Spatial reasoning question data
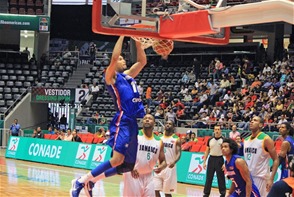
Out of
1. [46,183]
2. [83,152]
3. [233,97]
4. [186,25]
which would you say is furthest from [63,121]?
[186,25]

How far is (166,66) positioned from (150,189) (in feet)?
77.2

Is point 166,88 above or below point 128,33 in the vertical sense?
below

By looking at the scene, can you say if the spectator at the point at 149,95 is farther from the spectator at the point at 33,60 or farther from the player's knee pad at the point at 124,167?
the player's knee pad at the point at 124,167

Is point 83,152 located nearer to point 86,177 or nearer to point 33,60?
point 33,60

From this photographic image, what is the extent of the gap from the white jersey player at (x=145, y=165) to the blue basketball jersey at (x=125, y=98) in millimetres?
1132

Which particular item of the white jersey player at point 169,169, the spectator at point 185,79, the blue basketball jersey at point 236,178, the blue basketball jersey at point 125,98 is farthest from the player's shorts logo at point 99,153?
the blue basketball jersey at point 125,98

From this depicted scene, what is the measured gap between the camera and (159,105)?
25.8 metres

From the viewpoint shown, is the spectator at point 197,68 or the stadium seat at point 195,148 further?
the spectator at point 197,68

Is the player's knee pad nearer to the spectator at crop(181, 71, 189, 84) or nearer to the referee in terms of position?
the referee

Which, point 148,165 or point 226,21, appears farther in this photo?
point 148,165

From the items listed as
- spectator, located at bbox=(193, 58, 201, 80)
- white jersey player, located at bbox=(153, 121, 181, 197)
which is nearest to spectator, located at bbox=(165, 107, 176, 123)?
spectator, located at bbox=(193, 58, 201, 80)

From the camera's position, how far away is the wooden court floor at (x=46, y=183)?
47.2ft

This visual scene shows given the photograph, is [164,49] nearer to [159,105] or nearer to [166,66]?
[159,105]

Work required ->
Copy the rows from the line with "Which particular item" up to and including the line with "25.8 metres", keeping every character unchanged.

Task result ->
Which particular item of the white jersey player at point 169,169, the spectator at point 185,79, the blue basketball jersey at point 236,178, the blue basketball jersey at point 125,98 is farthest from the player's shorts logo at point 99,153?
the blue basketball jersey at point 125,98

From this depicted scene, what is the measured gap between the camera and (159,105)?
25.8 metres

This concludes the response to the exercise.